The output of the given code is abc.

Let's break down why this is the case:

Step-by-Step Explanation:

List Initialization:

List abc = List.of("a", "b", "c");

abc is a reference to an immutable list containing the strings "a", "b", and "c".

 

First Stream with forEach:

abc.stream()

.forEach(x -> {

x = x.toUpperCase();

});

This code creates a stream from the list and iterates over each element with forEach.

Within the lambda expression x -> { x = x.toUpperCase(); }, x is a new local variable that holds the reference value of each element of the list.

When x = x.toUpperCase(); is executed, it changes the local variable x to point to a new string object that is the uppercase version of the original string (e.g., "a" becomes "A").

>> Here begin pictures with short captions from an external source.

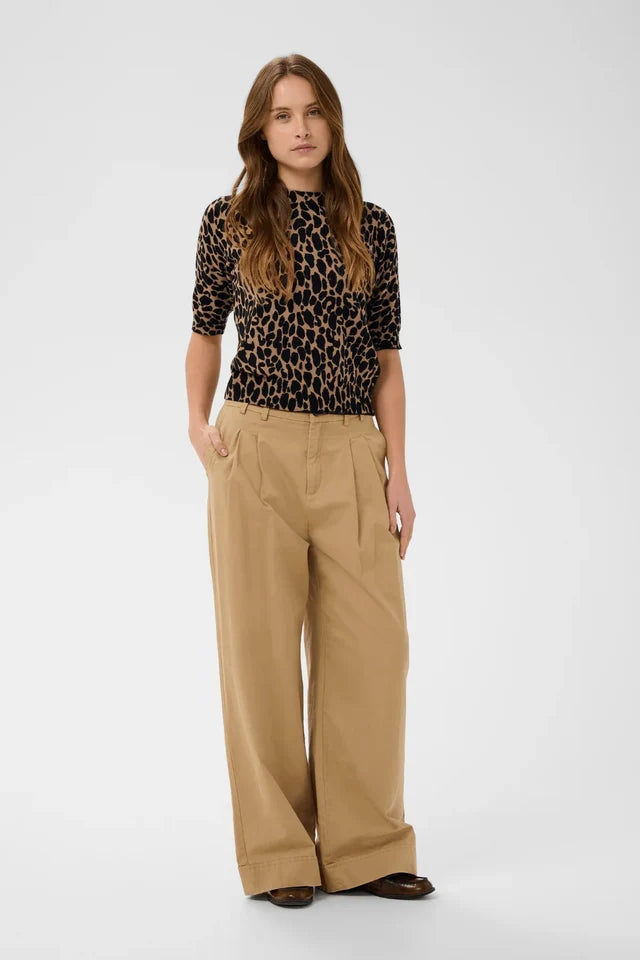 SAINT TROPEZ - Paloma Pullover - Tigers Eye Spotty Leopard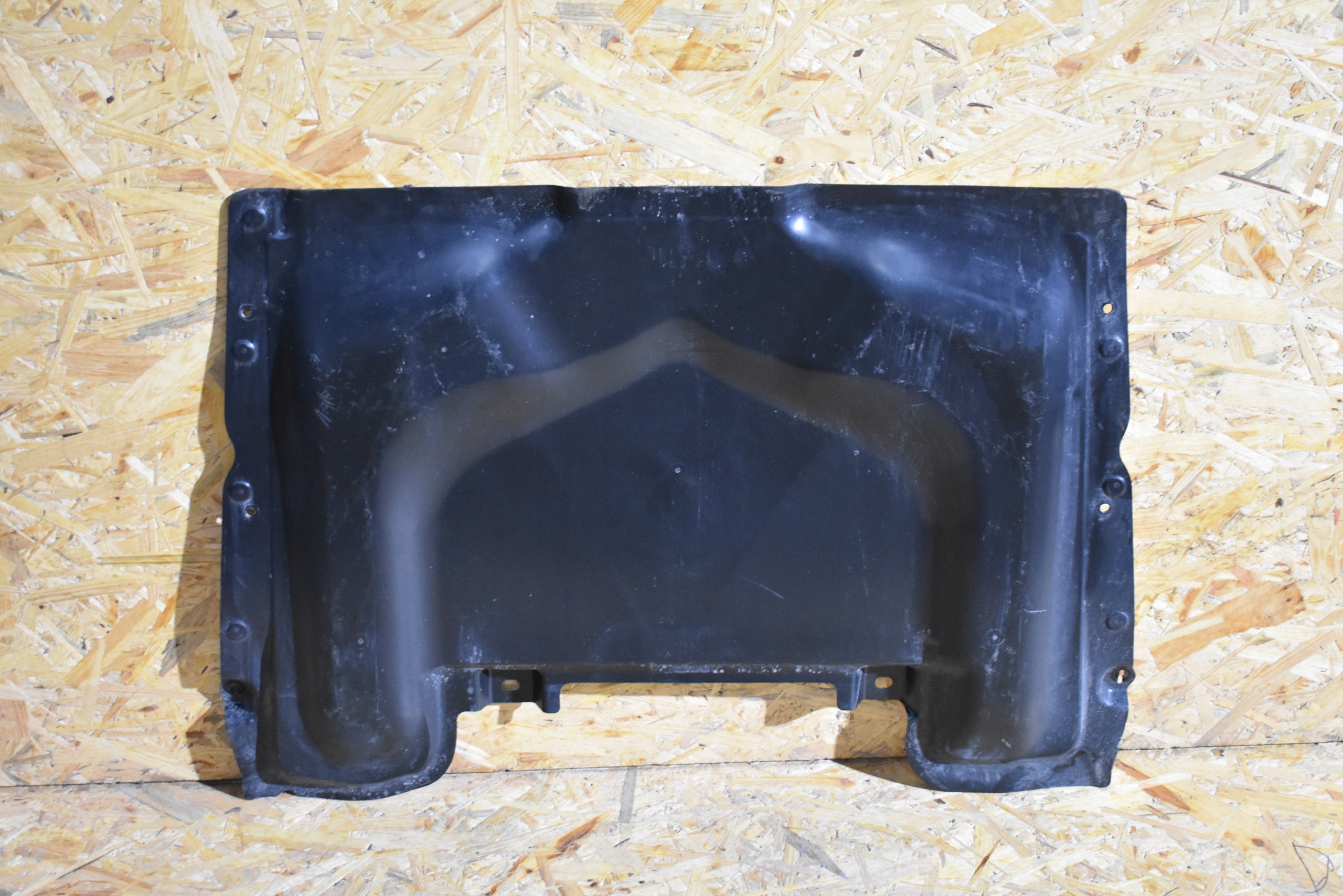 IDEALNA cover chassis AUDI A5 B10 1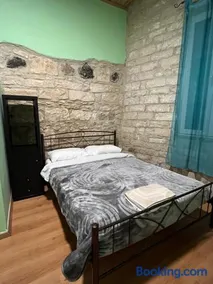 Zouglas App Guesthouse - Image 1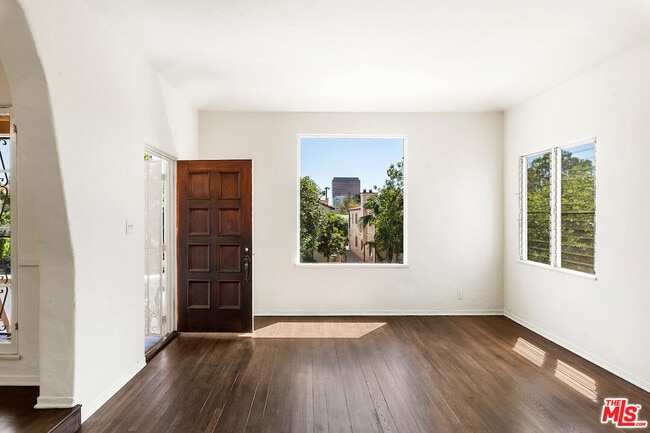 Foto del edificio - 8221 4th St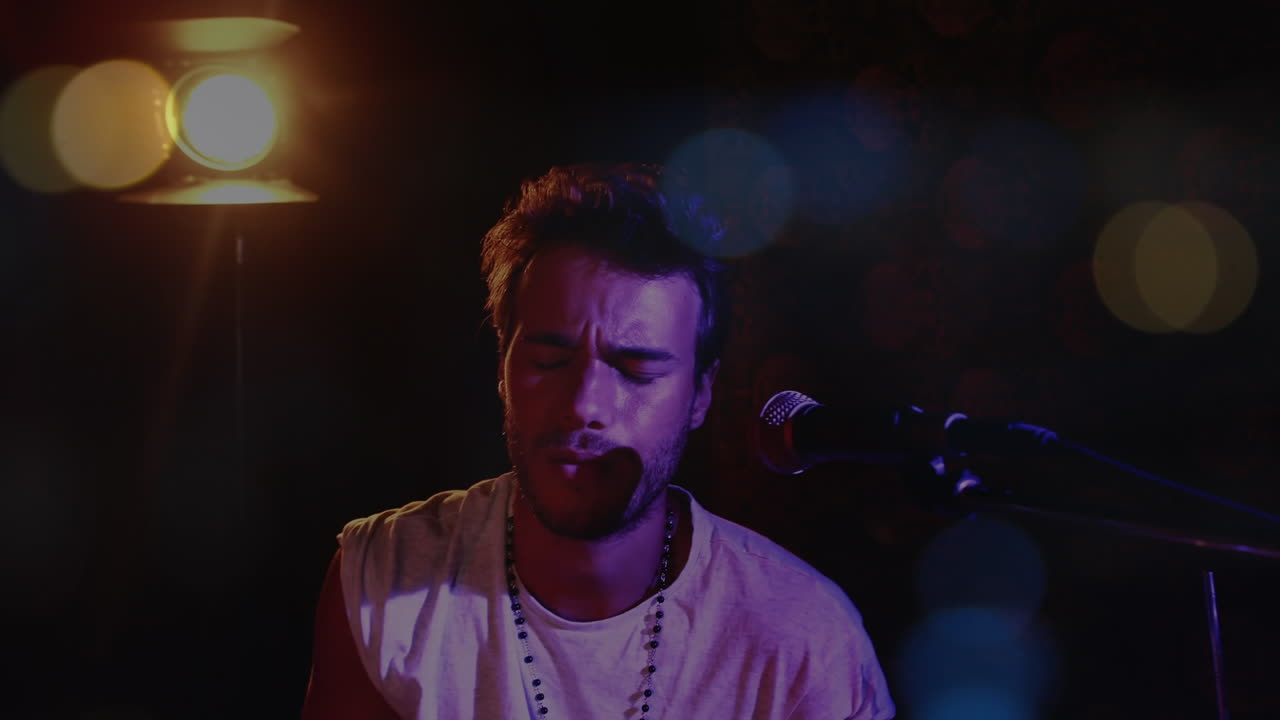 animación del tráfico rodado borroso sobre un músico caucásico que toca la percusión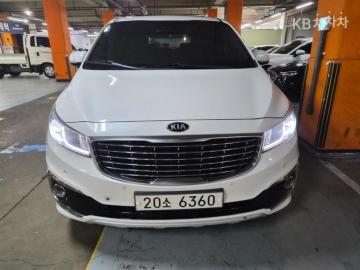 Kia Carnival 9인승 2.2 디젤 — foto 1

However, this reassignment does not affect the original list because x is a local variable within the lambda.

The reference held by the list itself remains unchanged.

Here's a visualization:

For the first element "a":

x initially holds the reference to "a".

x = x.toUpperCase(); makes x hold the reference to "A".

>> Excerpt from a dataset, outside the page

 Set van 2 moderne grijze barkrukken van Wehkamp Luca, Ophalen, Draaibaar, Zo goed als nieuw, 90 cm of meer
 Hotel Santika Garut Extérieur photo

The list still holds the reference to "a".

The same process repeats for "b" and "c".

 

Second Stream with forEach:

abc.stream()

.forEach( System.out::print);

This creates another stream from the list and iterates over each element with forEach.

It prints each element of the list.

Since the elements of the list were not modified by the previous forEach operation (because only the local variable x was changed, not the elements in the list), the second forEach prints the original elements of the list: "a", "b", "c".

 

Key Points:

Pass by Value: Java passes the value of the reference to the lambda.

This means x is a new variable within the lambda that holds the reference to the original string.

Local Variable Reassignment:

When x = x.toUpperCase(); is executed, it only changes the local variable x to point to a new string.

It does not modify the original list because x is a local variable within the lambda expression.

Immutable List: The list created with List.of(...) is immutable, so its elements cannot be modified directly.

 

Conclusion:

Because the original list elements are not modified, the output of the code is:

abc

This aligns with the understanding that Java uses pass by value, creating new variables in the lambda that hold the reference values, but does not alter the original references held by the list.